Things To Do
$Id: TODO,v 1.39 2003/01/23 19:51:55 chris Exp $

* A proper code audit

  tpop3d is, as far as I know, free of obvious security deficiencies. I do not
  believe that it contains any buffer overruns, and it does not make use of
  temporary files, so is unlikely to suffer from /tmp race conditions. I have
  thought about denial-of-service attacks, and I think that it is safe from the
  most obvious ones. Nevertheless, a full security audit would be desirable.


* Internationalisation

  The long-term plan is that tpop3d should support internationalised messages
  for server responses, log messages etc. (I have already received Polish
  translations for the server responses, but these have not yet been
  incorporated into the code.) This will be done with GNU gettext; hence,
  strings should be wrapped in _("...") as described in the gettext `info'
  documentation.

  But this doesn't do anything yet :)


* Asynchronous authentication

  The major architectural problem in tpop3d is that the main server, which
  performs authentication, is single-threaded and authenticators block its
  execution. This is not a significant problem in most environments, but it
  would be preferable to fix it. It is a more serious problem with auth-other,
  since a failed external authenticator program could potentially delay all
  authentications by auth-other-timeout.

  The vague plan here is to run some authenticators in separate threads, and
  to put connections into an intermediate `credentials received, awaiting
  authentication' state while the authenticator does its stuff. There are a
  couple of subtleties to do with shared data structures, which will need to
  be reference-counted, but fundamentally this approach ought to work.
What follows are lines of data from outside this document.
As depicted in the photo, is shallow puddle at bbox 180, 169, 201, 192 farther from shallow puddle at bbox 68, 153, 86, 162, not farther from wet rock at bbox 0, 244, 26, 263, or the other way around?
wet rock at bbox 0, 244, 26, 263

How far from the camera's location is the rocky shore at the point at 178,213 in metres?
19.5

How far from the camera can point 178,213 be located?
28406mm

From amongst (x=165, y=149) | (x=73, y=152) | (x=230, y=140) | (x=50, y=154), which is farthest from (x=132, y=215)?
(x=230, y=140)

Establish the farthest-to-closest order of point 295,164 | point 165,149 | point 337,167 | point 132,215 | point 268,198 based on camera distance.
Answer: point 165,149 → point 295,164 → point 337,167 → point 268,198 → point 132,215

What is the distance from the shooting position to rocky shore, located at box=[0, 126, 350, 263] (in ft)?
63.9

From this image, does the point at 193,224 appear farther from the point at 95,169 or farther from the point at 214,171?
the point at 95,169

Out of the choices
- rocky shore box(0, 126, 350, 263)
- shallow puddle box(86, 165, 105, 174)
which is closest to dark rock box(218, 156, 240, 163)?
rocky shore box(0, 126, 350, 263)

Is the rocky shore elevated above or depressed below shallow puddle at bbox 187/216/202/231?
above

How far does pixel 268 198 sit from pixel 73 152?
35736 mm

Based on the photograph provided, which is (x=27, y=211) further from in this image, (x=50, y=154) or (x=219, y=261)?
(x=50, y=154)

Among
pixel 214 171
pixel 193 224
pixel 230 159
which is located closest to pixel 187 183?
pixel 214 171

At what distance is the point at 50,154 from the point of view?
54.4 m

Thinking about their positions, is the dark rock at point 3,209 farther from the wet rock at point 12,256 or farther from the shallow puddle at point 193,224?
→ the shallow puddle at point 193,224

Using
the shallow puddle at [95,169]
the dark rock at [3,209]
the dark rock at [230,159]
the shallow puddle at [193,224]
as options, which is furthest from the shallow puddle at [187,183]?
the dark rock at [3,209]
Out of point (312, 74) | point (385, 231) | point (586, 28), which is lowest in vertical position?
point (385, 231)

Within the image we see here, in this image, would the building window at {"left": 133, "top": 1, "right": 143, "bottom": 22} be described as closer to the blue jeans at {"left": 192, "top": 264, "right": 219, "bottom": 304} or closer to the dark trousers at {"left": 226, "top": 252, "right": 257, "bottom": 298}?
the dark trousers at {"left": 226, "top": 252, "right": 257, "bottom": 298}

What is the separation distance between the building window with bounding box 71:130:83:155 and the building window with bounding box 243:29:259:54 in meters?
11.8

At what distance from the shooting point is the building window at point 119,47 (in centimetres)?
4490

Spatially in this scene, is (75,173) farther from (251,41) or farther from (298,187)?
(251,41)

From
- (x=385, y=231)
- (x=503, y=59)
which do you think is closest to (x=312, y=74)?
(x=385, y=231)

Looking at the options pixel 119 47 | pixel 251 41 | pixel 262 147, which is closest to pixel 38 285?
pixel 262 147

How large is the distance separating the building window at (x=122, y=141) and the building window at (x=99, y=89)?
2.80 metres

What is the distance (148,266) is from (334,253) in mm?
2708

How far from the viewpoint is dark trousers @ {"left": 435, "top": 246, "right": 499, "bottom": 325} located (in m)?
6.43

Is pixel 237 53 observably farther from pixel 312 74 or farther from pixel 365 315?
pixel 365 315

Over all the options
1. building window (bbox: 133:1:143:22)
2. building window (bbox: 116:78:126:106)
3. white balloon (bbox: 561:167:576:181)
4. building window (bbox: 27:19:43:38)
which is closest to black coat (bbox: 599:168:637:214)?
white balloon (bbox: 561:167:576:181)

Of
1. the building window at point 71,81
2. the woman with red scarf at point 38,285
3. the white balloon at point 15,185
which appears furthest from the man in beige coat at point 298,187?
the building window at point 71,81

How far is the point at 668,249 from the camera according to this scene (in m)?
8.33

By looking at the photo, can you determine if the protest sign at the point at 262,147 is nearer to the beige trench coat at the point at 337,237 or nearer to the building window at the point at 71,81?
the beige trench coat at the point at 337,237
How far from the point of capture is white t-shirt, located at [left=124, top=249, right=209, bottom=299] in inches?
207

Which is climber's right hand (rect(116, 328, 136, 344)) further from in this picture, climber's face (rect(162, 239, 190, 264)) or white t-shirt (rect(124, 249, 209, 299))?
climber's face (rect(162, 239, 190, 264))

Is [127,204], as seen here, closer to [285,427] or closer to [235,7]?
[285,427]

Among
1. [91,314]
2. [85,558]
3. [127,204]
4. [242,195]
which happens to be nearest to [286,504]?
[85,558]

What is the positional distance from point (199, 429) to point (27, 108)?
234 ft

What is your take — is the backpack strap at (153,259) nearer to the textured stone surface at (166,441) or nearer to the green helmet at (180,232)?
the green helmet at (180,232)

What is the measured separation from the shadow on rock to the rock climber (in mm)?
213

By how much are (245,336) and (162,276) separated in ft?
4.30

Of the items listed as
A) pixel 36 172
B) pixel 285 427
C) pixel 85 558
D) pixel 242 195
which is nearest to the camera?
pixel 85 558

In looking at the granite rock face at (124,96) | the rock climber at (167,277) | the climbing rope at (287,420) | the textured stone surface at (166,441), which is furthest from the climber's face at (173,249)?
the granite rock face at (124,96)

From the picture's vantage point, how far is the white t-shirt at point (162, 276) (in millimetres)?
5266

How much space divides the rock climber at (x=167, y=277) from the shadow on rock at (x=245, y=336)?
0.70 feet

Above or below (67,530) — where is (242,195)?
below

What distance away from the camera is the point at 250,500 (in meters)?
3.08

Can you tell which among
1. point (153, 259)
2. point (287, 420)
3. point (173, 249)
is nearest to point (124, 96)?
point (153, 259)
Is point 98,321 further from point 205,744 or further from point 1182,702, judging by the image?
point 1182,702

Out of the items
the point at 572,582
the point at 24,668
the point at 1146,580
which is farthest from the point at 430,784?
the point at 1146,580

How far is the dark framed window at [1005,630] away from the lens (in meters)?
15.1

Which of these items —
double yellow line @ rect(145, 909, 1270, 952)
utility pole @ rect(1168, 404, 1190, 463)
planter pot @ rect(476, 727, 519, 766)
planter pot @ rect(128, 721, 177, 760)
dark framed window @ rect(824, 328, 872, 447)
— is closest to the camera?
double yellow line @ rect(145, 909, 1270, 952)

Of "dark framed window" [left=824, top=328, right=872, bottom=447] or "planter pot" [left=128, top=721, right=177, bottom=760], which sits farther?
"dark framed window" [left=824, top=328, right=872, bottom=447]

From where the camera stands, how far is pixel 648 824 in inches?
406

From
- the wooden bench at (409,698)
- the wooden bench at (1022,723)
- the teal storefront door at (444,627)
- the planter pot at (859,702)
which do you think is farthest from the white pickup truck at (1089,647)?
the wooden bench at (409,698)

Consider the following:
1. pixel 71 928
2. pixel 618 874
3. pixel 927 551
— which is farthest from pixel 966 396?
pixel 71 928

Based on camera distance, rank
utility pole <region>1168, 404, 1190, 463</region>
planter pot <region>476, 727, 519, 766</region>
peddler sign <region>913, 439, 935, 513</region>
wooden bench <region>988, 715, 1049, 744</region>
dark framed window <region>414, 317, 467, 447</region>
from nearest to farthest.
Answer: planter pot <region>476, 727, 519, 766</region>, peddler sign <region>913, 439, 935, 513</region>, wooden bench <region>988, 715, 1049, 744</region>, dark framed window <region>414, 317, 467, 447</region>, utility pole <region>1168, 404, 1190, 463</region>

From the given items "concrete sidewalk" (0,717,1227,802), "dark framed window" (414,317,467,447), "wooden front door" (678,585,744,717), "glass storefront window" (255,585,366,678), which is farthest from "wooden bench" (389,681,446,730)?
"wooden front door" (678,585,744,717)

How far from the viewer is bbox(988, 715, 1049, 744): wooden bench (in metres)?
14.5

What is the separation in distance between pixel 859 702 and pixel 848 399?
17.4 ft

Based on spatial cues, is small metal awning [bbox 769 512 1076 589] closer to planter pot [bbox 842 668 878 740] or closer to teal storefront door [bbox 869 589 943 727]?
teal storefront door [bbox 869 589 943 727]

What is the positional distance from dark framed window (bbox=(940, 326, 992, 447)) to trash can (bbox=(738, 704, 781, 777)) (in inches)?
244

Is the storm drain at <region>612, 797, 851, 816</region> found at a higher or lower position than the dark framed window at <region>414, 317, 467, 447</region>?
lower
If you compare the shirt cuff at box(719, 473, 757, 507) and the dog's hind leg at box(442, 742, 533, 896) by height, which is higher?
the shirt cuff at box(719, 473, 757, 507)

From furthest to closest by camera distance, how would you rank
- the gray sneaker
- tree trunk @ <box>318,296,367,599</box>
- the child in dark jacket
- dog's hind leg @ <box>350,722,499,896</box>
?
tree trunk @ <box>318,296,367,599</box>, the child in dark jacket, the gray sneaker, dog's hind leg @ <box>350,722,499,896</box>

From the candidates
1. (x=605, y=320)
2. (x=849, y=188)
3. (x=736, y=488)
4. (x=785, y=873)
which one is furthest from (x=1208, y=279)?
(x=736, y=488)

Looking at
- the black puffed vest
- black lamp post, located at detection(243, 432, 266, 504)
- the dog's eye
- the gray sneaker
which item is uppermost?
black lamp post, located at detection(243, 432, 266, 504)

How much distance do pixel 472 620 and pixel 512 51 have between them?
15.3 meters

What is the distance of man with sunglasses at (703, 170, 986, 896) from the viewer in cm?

Each
  authenticator would then have a queue of connections to authenticate. This
  means that thread-unsafe functions such as strtok should be avoided in new
  code.
  
  An alternative is to use the fork-on-alarm idiom, where a timer is set
  immediately prior to embarking upon a potentially-lengthy operation, and,
  if the timer fires prior to the operation completing, fork is called in the
  signal handler and the child continues the long operation while the parent
  carries on doing whatever it was doing before. The problem with this
  approach is that resources which cannot be shared between parent and child
  (such as database connections) must be disowned by the parent and
  reacquired. This is feasible, but would require careful thought.


* Optionally, run as nonprivileged user


* Optionally, don't log to syslog


* Better control over logging verbosity


* POP3 extended response codes (RFC2449)


* setproctitle


* Allow case-insensitive user names.